→ **READING TEXT**:

At the same time, she said, primary care veterinarians reported more severe cases of kennel cough, which she said is a name for a number of different viruses and bacteria that can cause coughing in dogs that may last for weeks or months.
Pancoast is an emergency veterinarian who works primarily at Bay State Veterinary Emergency and Specialty Services in Swansea, and, for many years, worked at its sister hospital, Ocean State Veterinary Specialists in East Greenwich. She and fellow veterinarians noticed cases coming from many different Rhode Island towns as well as Southeastern Massachusetts.
“Because this is so new, there are no studies and everything we have to report is observational only,” Pancoast said. “It appears that most dogs who get sick will only have a prolonged cough and will recover fully, and it is unclear what specific treatment aids in their recovery.”
“Rarely, we see dogs who were initially coughing develop pneumonia (an infection of the lungs), and we typically treat these dogs with antibiotics, oxygen if they require it, and monitor them closely,” she said.

→ **YOUR INSTRUCTIONS**: Turn the paragraph of the article on coughing dogs that begins "Pancoast is an emergency veterinarian" into a short bulleted list that keeps its main facts. The items have nothing to do with this exercise.

→ **RECORD EXTRACTS**:

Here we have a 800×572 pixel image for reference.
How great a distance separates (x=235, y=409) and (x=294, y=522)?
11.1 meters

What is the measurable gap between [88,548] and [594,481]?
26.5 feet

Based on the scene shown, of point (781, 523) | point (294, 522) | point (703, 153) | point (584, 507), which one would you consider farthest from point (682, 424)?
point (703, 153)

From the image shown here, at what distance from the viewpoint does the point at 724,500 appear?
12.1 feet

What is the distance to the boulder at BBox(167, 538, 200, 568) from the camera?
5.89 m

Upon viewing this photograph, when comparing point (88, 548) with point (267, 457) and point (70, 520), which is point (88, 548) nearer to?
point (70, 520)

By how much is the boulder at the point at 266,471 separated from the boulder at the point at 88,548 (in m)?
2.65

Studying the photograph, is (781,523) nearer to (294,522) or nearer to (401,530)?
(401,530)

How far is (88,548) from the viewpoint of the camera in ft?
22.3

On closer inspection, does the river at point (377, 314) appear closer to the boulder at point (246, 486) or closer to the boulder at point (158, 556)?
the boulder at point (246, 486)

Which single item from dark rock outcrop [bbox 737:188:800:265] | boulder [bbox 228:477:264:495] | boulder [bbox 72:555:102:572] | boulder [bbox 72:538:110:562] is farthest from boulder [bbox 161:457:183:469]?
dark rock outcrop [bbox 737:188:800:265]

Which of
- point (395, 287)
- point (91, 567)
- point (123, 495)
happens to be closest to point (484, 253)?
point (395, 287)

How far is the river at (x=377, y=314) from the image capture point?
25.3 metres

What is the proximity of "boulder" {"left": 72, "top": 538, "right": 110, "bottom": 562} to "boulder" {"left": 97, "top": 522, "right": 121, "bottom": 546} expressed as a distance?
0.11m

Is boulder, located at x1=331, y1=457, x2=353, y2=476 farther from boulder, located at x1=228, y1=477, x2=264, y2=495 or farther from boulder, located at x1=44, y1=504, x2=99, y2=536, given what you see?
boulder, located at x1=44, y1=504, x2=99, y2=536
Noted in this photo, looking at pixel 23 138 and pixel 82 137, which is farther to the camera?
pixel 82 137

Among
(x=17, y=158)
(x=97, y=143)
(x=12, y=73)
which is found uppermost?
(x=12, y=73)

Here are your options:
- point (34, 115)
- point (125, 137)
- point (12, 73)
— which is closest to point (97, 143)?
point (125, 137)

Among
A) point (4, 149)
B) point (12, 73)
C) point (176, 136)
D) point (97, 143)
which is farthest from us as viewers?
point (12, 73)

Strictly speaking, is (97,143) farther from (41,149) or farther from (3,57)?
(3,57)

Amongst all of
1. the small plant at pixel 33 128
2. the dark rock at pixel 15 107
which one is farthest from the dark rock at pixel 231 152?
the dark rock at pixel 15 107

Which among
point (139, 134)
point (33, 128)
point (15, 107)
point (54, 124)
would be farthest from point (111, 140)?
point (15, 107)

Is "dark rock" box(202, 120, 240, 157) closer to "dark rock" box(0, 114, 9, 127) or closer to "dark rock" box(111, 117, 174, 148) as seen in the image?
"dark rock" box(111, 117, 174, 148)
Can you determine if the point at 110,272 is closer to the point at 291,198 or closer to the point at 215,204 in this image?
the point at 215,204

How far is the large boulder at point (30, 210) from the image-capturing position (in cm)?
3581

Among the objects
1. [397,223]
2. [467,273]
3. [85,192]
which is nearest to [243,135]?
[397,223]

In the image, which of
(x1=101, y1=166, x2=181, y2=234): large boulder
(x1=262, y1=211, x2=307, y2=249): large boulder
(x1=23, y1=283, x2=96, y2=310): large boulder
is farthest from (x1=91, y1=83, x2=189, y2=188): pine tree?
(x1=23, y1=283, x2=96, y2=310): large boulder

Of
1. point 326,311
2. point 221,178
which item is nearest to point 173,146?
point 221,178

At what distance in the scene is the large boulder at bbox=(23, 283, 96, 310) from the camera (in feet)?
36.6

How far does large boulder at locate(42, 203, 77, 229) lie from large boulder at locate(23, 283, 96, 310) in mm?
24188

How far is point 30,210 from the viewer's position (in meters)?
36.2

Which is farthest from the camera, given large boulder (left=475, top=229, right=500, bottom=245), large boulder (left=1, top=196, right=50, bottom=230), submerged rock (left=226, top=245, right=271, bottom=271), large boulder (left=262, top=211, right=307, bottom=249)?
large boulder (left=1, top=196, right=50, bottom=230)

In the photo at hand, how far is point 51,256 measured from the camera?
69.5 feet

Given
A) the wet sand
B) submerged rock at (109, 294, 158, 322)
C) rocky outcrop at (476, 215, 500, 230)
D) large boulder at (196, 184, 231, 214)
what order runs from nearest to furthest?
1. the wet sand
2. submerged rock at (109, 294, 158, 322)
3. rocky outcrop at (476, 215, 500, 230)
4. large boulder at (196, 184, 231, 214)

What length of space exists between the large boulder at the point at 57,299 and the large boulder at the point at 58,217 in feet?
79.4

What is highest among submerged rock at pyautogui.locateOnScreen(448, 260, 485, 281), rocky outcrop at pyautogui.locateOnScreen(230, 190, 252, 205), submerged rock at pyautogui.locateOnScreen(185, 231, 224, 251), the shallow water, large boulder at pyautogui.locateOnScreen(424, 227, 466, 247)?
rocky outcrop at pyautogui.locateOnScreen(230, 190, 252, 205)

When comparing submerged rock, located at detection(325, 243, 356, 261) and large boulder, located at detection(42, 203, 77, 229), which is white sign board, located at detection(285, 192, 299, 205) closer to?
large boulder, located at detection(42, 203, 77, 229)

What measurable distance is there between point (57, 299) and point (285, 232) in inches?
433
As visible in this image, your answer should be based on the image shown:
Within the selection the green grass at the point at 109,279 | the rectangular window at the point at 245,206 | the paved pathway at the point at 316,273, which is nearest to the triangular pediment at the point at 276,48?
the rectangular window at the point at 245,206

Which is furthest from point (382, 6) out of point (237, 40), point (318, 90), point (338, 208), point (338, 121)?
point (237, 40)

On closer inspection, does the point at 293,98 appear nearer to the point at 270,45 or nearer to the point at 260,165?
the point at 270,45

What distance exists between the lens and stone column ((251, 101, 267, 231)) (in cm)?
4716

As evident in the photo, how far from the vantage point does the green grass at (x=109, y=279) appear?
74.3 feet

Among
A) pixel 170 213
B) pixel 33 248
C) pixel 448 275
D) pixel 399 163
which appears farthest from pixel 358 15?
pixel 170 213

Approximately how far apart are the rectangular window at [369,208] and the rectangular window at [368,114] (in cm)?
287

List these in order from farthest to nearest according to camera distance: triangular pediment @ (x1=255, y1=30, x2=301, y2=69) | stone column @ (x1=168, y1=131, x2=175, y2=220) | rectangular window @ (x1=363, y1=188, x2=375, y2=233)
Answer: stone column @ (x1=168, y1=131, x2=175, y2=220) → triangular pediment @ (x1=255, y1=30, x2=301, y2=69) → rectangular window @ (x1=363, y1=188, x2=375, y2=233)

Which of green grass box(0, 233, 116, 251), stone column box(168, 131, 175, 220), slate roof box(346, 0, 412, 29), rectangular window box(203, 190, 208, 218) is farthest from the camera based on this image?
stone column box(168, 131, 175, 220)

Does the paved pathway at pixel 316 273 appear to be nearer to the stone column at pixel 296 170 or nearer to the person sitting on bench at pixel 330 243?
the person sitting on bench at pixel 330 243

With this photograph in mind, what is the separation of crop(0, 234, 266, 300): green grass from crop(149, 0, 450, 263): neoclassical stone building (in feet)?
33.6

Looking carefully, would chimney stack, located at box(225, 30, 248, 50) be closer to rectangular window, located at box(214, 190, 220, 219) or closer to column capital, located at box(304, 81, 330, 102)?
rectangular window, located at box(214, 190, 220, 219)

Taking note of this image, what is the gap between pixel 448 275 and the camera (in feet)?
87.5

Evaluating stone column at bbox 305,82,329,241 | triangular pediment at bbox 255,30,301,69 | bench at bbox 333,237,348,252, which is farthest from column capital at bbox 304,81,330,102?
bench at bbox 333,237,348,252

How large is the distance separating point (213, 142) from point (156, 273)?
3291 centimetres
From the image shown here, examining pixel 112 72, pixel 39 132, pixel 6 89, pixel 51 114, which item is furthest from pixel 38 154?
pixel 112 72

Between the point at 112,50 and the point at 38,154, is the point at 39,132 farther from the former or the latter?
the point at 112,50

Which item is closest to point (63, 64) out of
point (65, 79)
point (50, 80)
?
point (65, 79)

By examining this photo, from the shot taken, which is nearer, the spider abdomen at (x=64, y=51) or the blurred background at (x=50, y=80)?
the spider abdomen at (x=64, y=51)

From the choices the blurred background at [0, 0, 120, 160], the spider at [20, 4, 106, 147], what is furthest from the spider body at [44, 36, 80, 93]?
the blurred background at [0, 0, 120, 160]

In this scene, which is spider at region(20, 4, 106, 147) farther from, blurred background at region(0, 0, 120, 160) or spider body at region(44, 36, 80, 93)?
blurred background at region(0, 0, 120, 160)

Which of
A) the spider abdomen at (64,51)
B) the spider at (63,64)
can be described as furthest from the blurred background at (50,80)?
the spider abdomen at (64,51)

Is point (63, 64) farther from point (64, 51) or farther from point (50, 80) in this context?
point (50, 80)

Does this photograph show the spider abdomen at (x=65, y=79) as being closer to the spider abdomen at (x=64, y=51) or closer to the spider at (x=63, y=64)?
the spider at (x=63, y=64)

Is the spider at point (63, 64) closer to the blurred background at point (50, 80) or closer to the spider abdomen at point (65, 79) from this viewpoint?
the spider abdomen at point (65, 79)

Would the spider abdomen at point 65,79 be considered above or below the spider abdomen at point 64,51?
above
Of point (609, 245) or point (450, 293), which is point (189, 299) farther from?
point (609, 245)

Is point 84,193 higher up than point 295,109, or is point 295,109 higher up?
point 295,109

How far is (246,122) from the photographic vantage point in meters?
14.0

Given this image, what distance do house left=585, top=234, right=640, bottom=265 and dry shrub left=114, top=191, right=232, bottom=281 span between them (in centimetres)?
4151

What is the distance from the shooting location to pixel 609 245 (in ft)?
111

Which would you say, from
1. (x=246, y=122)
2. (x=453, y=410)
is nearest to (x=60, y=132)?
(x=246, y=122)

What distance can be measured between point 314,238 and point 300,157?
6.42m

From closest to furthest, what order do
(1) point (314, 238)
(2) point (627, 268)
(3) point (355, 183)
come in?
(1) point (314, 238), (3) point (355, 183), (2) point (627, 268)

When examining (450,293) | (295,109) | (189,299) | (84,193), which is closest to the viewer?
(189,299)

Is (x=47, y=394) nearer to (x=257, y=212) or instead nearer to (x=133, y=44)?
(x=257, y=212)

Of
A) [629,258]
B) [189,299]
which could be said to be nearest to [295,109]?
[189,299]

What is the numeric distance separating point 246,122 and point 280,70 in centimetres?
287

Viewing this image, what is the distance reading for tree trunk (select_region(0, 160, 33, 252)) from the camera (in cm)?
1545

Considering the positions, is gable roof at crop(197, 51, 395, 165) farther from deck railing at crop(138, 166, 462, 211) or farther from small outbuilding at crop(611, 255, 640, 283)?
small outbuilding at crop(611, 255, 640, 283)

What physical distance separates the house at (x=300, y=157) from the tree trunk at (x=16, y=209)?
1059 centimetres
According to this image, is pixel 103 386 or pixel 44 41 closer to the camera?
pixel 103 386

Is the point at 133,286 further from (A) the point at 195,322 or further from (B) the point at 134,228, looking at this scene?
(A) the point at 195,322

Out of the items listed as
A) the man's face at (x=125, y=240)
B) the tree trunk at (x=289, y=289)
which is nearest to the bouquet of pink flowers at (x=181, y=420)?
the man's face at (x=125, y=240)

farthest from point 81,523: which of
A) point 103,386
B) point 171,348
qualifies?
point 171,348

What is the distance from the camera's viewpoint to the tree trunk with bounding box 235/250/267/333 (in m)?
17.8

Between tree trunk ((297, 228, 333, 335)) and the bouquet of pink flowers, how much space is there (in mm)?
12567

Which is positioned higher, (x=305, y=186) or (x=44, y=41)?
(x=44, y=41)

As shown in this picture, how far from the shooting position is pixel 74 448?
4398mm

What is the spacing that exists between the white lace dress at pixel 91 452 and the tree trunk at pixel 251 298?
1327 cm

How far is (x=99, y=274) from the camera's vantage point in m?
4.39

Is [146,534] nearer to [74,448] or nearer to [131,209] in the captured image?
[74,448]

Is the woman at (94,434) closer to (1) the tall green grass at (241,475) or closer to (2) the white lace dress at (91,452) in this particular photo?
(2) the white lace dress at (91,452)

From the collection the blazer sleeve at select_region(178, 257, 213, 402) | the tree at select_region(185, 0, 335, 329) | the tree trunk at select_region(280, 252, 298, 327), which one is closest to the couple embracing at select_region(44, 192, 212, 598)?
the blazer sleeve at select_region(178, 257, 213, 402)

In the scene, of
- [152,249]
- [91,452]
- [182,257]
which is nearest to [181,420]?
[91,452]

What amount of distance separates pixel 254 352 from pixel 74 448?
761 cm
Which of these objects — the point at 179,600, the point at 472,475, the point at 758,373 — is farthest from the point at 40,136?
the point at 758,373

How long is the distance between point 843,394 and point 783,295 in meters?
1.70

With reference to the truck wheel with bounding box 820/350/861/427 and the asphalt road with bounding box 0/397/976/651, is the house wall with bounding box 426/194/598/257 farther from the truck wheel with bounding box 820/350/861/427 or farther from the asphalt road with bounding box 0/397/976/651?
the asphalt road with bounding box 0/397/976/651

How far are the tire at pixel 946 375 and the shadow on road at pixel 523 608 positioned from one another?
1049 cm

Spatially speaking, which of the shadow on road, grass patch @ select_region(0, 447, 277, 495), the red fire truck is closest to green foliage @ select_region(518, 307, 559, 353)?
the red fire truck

→ **RESPONSE**:
- Pancoast is an emergency veterinarian who works mainly at Bay State Veterinary Emergency and Specialty Services in Swansea.
- For many years, she worked at its sister hospital, Ocean State Veterinary Specialists in East Greenwich.
- She and other veterinarians saw cases from many Rhode Island towns and from Southeastern Massachusetts.